Copy the part of the data below that opens with the line containing "The camera's intrinsic" and closes with the line containing "D) the white snow surface at [51,119]", including both of those lines.

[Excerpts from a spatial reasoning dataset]

[start]

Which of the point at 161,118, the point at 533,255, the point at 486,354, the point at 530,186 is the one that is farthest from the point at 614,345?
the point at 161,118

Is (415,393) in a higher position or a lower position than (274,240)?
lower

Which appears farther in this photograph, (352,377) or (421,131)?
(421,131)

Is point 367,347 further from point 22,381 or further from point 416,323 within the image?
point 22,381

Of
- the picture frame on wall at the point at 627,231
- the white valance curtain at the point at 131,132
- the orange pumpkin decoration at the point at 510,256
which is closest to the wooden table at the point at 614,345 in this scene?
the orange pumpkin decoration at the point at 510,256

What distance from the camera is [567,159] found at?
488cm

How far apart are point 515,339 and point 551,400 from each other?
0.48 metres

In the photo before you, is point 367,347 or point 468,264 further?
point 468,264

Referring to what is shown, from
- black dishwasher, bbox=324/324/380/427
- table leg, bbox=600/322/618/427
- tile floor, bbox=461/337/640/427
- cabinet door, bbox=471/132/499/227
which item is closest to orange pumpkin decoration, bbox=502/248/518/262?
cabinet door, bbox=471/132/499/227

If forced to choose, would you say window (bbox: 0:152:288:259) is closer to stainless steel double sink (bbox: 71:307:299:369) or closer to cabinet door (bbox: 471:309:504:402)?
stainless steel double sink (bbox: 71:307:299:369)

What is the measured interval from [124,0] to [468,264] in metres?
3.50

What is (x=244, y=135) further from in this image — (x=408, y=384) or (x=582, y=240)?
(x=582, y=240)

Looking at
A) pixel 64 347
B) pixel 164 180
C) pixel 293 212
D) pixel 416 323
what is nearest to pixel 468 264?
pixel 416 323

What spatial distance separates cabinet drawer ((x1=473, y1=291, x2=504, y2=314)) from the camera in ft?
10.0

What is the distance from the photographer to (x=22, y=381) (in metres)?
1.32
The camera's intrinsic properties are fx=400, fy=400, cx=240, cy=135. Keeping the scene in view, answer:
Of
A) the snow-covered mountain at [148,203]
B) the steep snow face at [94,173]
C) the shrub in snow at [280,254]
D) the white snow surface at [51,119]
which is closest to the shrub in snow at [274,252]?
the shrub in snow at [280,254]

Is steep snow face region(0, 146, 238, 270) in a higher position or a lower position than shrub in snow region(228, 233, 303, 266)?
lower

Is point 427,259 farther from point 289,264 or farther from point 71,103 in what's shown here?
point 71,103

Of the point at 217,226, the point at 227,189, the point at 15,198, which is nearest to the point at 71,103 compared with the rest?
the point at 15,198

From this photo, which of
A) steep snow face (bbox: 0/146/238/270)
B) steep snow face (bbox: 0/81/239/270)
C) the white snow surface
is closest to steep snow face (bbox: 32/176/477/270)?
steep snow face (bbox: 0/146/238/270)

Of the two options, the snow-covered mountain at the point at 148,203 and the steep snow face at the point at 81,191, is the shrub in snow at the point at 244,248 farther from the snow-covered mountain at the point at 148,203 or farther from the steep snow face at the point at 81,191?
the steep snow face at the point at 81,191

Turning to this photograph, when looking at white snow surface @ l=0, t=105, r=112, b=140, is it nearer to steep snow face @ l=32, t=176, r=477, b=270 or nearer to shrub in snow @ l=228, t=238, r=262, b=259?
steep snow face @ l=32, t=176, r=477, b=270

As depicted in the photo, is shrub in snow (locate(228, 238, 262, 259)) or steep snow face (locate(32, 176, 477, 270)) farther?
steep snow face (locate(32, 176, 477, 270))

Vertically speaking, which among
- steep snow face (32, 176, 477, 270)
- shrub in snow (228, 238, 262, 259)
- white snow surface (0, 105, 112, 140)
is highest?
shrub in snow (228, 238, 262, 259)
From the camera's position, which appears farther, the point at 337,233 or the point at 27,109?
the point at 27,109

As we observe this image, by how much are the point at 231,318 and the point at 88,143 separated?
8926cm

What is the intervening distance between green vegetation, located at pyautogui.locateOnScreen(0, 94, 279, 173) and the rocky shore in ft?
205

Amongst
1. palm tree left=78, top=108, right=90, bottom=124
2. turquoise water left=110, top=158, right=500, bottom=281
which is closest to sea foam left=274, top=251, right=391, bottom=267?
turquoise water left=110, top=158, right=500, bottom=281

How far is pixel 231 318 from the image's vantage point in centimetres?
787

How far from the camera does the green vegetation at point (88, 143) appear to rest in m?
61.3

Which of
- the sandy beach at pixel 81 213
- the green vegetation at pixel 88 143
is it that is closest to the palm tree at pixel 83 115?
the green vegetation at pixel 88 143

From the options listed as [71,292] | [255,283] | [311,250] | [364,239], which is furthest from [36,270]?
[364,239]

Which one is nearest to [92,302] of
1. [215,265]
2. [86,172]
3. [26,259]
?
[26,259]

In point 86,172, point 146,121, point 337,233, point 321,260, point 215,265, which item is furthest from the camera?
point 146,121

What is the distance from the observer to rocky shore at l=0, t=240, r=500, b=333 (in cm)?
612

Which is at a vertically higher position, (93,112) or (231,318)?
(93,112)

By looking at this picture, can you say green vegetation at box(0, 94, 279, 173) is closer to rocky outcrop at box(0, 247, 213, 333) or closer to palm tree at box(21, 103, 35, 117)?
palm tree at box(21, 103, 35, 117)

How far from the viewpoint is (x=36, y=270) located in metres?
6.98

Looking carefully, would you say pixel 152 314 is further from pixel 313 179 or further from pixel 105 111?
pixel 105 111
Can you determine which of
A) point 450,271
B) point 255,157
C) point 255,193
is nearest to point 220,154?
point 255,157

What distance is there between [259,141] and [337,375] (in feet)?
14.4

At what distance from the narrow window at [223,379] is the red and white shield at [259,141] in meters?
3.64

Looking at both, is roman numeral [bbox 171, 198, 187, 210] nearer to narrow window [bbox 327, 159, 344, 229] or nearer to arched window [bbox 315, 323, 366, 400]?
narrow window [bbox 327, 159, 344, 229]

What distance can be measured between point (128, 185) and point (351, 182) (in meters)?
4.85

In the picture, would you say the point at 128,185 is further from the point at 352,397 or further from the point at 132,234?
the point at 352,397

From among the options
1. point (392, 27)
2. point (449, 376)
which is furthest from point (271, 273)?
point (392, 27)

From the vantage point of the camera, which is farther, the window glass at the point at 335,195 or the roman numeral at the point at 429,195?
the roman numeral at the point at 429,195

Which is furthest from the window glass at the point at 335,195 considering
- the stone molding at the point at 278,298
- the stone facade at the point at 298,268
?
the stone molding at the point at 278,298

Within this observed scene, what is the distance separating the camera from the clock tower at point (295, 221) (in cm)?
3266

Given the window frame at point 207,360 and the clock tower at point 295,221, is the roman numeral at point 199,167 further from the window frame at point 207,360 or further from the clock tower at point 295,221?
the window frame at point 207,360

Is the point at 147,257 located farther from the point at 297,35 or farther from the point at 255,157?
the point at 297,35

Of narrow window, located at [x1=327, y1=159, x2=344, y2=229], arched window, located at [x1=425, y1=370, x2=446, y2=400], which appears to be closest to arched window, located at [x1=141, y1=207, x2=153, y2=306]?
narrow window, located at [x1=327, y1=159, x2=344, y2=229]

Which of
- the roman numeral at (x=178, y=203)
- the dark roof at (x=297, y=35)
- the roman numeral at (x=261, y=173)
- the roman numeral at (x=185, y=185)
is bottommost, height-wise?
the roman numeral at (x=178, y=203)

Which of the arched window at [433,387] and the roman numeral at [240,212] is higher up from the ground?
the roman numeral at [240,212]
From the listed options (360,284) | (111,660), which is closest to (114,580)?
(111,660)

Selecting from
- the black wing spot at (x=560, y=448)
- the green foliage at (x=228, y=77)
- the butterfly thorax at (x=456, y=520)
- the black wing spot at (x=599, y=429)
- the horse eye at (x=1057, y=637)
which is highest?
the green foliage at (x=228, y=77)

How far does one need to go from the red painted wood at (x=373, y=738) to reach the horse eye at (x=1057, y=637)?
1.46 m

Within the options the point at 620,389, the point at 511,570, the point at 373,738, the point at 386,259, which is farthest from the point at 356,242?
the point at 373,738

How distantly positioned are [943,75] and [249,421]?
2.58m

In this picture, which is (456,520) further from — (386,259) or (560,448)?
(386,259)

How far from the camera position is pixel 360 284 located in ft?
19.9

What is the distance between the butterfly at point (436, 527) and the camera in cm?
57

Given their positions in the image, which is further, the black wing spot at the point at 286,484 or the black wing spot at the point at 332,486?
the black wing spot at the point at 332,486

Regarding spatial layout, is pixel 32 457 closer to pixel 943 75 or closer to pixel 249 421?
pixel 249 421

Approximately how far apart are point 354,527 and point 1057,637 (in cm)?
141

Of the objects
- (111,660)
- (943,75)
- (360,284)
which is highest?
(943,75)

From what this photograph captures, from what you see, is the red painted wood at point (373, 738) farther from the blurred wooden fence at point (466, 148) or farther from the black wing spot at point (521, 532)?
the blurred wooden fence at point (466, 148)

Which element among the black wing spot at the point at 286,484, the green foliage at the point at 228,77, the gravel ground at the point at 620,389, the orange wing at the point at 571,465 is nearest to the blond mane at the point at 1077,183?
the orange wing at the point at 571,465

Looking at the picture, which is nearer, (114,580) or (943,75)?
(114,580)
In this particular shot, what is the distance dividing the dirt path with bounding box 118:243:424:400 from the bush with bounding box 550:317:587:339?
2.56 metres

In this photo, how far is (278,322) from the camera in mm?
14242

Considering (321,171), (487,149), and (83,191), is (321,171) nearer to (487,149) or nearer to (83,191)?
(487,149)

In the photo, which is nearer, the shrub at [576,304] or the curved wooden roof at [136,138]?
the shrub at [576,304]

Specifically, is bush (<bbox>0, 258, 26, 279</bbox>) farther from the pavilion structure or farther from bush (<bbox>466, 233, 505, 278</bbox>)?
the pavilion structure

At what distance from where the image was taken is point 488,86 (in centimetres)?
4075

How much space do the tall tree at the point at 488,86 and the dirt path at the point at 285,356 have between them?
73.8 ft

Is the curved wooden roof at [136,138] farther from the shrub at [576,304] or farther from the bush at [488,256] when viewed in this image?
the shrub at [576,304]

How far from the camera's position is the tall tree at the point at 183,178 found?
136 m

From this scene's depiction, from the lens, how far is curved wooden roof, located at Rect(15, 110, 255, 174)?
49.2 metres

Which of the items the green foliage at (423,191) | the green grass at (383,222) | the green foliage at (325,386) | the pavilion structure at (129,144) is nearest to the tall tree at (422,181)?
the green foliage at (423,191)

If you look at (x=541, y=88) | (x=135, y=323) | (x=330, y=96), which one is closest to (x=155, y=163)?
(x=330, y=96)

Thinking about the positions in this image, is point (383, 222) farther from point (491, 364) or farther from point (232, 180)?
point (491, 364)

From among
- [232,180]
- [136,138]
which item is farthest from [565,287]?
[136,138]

[end]

- [Response to the exercise]:
The camera's intrinsic properties are fx=400, fy=400, cx=240, cy=135. Keeping the scene in view, answer:
Of
A) the snow-covered mountain at [148,203]
B) the steep snow face at [94,173]
C) the shrub in snow at [280,254]
D) the white snow surface at [51,119]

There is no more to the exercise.